→ Required task
Put the lines of the data below into a Markdown table with the columns Row and Line, running from the line with "What distance from" to the line with "Answer: 2182 mm" and skipping any blank lines.

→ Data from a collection
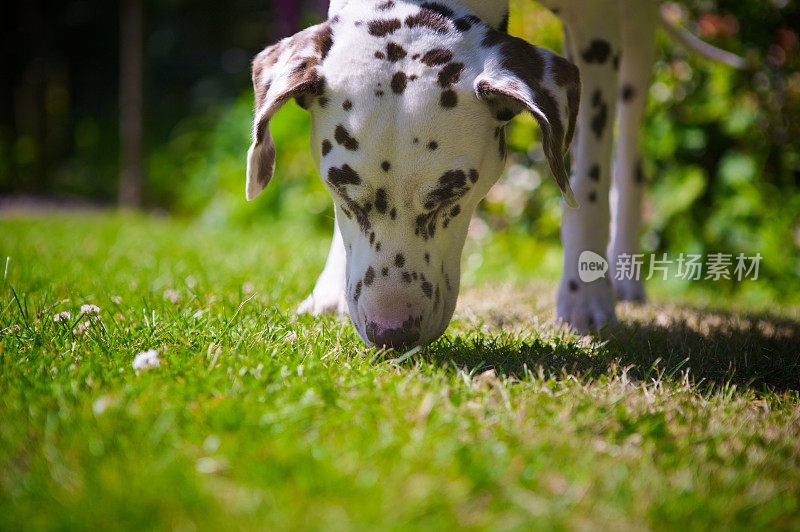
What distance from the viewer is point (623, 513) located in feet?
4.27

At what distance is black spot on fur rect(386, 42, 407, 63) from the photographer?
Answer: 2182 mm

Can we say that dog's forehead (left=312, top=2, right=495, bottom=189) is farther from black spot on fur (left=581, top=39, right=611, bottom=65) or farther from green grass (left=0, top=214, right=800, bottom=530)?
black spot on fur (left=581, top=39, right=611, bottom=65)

==

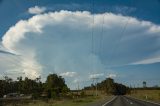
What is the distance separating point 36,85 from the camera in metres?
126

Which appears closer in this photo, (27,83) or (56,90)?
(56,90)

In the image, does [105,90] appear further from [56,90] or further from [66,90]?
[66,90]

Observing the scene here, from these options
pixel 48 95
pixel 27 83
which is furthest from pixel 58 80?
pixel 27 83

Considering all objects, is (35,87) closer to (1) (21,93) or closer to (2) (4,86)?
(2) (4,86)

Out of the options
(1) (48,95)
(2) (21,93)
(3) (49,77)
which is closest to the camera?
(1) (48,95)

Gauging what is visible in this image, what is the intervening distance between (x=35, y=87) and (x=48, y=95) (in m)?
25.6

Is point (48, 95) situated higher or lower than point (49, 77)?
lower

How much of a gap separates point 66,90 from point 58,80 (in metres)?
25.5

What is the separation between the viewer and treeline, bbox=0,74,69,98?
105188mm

---

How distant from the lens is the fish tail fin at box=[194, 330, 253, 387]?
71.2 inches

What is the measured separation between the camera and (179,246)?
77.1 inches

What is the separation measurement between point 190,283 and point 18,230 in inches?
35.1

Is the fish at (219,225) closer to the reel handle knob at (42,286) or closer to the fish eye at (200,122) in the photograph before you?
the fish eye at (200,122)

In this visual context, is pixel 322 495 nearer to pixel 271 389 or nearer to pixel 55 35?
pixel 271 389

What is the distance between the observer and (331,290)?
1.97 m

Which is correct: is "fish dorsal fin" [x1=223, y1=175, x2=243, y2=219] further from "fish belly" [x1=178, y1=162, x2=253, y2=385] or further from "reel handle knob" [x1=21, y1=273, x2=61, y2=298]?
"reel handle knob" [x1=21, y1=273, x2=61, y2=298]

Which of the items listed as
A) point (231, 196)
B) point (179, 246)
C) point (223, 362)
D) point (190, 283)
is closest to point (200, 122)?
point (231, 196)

→ Reply
| Row | Line |
|---|---|
| 1 | What distance from the viewer is point (623, 513) located in feet? |
| 2 | 4.27 |
| 3 | At what distance is black spot on fur rect(386, 42, 407, 63) from the photographer? |
| 4 | Answer: 2182 mm |